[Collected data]
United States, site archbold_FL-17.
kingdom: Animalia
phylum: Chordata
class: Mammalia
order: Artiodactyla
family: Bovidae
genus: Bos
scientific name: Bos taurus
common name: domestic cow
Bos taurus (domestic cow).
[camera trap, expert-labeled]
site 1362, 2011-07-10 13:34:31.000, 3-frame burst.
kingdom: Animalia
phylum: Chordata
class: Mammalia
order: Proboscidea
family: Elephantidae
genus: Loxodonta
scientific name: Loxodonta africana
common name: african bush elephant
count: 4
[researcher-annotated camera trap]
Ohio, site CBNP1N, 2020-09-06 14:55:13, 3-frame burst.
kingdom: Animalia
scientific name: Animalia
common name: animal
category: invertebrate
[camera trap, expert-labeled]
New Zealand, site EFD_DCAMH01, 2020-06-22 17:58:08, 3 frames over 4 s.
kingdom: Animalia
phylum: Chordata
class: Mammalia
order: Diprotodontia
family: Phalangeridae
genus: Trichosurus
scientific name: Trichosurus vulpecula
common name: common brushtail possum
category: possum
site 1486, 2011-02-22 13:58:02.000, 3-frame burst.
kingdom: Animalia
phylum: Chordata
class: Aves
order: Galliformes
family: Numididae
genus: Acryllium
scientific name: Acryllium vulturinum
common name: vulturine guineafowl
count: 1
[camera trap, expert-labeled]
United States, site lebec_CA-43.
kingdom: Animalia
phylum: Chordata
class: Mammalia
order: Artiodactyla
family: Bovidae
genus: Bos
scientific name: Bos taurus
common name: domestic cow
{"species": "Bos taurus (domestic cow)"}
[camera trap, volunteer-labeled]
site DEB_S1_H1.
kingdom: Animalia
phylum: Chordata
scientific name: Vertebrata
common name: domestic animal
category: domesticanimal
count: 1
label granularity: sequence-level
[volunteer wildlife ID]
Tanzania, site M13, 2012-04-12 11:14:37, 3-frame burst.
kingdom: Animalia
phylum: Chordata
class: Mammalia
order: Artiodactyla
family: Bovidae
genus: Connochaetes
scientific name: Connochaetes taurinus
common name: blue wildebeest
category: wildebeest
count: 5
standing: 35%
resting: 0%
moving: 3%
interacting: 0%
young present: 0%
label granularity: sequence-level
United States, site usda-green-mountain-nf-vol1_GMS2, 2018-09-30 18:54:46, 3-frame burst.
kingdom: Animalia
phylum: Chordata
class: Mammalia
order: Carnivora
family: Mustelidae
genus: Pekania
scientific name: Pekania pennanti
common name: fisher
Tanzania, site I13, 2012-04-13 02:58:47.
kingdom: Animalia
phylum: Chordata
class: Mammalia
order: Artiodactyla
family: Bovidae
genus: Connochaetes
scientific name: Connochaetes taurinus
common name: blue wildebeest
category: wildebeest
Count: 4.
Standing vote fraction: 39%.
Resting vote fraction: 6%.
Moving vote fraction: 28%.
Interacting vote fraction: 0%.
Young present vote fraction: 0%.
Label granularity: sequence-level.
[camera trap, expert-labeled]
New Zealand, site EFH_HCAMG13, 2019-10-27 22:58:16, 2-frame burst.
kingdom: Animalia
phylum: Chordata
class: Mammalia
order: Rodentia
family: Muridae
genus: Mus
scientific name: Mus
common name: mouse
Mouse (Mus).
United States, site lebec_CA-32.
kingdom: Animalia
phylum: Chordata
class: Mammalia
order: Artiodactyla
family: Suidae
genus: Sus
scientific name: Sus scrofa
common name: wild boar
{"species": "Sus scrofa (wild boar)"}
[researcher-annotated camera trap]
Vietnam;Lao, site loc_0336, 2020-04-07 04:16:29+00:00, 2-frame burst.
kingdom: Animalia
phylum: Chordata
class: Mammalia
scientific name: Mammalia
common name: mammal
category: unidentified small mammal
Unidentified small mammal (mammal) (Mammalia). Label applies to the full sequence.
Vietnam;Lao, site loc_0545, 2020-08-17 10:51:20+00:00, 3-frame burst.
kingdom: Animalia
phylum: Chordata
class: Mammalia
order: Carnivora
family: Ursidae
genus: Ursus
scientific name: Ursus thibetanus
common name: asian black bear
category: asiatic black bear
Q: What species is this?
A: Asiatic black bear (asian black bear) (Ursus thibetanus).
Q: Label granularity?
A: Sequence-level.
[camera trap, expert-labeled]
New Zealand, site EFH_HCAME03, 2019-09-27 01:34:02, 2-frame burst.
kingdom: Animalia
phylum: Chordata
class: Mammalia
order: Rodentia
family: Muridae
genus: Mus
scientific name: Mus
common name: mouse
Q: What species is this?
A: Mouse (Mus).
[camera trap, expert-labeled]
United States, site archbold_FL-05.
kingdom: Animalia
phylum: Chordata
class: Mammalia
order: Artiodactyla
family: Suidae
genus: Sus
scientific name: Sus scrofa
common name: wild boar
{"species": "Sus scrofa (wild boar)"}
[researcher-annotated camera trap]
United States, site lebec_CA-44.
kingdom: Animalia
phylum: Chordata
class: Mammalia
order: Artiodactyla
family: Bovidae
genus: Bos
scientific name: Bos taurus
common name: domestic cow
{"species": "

Task brief
Write out each entry again, word for word.

Expected answer
United States, site archbold_FL-17.
kingdom: Animalia
phylum: Chordata
class: Mammalia
order: Artiodactyla
family: Bovidae
genus: Bos
scientific name: Bos taurus
common name: domestic cow
Bos taurus (domestic cow).
[camera trap, expert-labeled]
site 1362, 2011-07-10 13:34:31.000, 3-frame burst.
kingdom: Animalia
phylum: Chordata
class: Mammalia
order: Proboscidea
family: Elephantidae
genus: Loxodonta
scientific name: Loxodonta africana
common name: african bush elephant
count: 4
[researcher-annotated camera trap]
Ohio, site CBNP1N, 2020-09-06 14:55:13, 3-frame burst.
kingdom: Animalia
scientific name: Animalia
common name: animal
category: invertebrate
[camera trap, expert-labeled]
New Zealand, site EFD_DCAMH01, 2020-06-22 17:58:08, 3 frames over 4 s.
kingdom: Animalia
phylum: Chordata
class: Mammalia
order: Diprotodontia
family: Phalangeridae
genus: Trichosurus
scientific name: Trichosurus vulpecula
common name: common brushtail possum
category: possum
site 1486, 2011-02-22 13:58:02.000, 3-frame burst.
kingdom: Animalia
phylum: Chordata
class: Aves
order: Galliformes
family: Numididae
genus: Acryllium
scientific name: Acryllium vulturinum
common name: vulturine guineafowl
count: 1
[camera trap, expert-labeled]
United States, site lebec_CA-43.
kingdom: Animalia
phylum: Chordata
class: Mammalia
order: Artiodactyla
family: Bovidae
genus: Bos
scientific name: Bos taurus
common name: domestic cow
{"species": "Bos taurus (domestic cow)"}
[camera trap, volunteer-labeled]
site DEB_S1_H1.
kingdom: Animalia
phylum: Chordata
scientific name: Vertebrata
common name: domestic animal
category: domesticanimal
count: 1
label granularity: sequence-level
[volunteer wildlife ID]
Tanzania, site M13, 2012-04-12 11:14:37, 3-frame burst.
kingdom: Animalia
phylum: Chordata
class: Mammalia
order: Artiodactyla
family: Bovidae
genus: Connochaetes
scientific name: Connochaetes taurinus
common name: blue wildebeest
category: wildebeest
count: 5
standing: 35%
resting: 0%
moving: 3%
interacting: 0%
young present: 0%
label granularity: sequence-level
United States, site usda-green-mountain-nf-vol1_GMS2, 2018-09-30 18:54:46, 3-frame burst.
kingdom: Animalia
phylum: Chordata
class: Mammalia
order: Carnivora
family: Mustelidae
genus: Pekania
scientific name: Pekania pennanti
common name: fisher
Tanzania, site I13, 2012-04-13 02:58:47.
kingdom: Animalia
phylum: Chordata
class: Mammalia
order: Artiodactyla
family: Bovidae
genus: Connochaetes
scientific name: Connochaetes taurinus
common name: blue wildebeest
category: wildebeest
Count: 4.
Standing vote fraction: 39%.
Resting vote fraction: 6%.
Moving vote fraction: 28%.
Interacting vote fraction: 0%.
Young present vote fraction: 0%.
Label granularity: sequence-level.
[camera trap, expert-labeled]
New Zealand, site EFH_HCAMG13, 2019-10-27 22:58:16, 2-frame burst.
kingdom: Animalia
phylum: Chordata
class: Mammalia
order: Rodentia
family: Muridae
genus: Mus
scientific name: Mus
common name: mouse
Mouse (Mus).
United States, site lebec_CA-32.
kingdom: Animalia
phylum: Chordata
class: Mammalia
order: Artiodactyla
family: Suidae
genus: Sus
scientific name: Sus scrofa
common name: wild boar
{"species": "Sus scrofa (wild boar)"}
[researcher-annotated camera trap]
Vietnam;Lao, site loc_0336, 2020-04-07 04:16:29+00:00, 2-frame burst.
kingdom: Animalia
phylum: Chordata
class: Mammalia
scientific name: Mammalia
common name: mammal
category: unidentified small mammal
Unidentified small mammal (mammal) (Mammalia). Label applies to the full sequence.
Vietnam;Lao, site loc_0545, 2020-08-17 10:51:20+00:00, 3-frame burst.
kingdom: Animalia
phylum: Chordata
class: Mammalia
order: Carnivora
family: Ursidae
genus: Ursus
scientific name: Ursus thibetanus
common name: asian black bear
category: asiatic black bear
Q: What species is this?
A: Asiatic black bear (asian black bear) (Ursus thibetanus).
Q: Label granularity?
A: Sequence-level.
[camera trap, expert-labeled]
New Zealand, site EFH_HCAME03, 2019-09-27 01:34:02, 2-frame burst.
kingdom: Animalia
phylum: Chordata
class: Mammalia
order: Rodentia
family: Muridae
genus: Mus
scientific name: Mus
common name: mouse
Q: What species is this?
A: Mouse (Mus).
[camera trap, expert-labeled]
United States, site archbold_FL-05.
kingdom: Animalia
phylum: Chordata
class: Mammalia
order: Artiodactyla
family: Suidae
genus: Sus
scientific name: Sus scrofa
common name: wild boar
{"species": "Sus scrofa (wild boar)"}
[researcher-annotated camera trap]
United States, site lebec_CA-44.
kingdom: Animalia
phylum: Chordata
class: Mammalia
order: Artiodactyla
family: Bovidae
genus: Bos
scientific name: Bos taurus
common name: domestic cow
{"species": "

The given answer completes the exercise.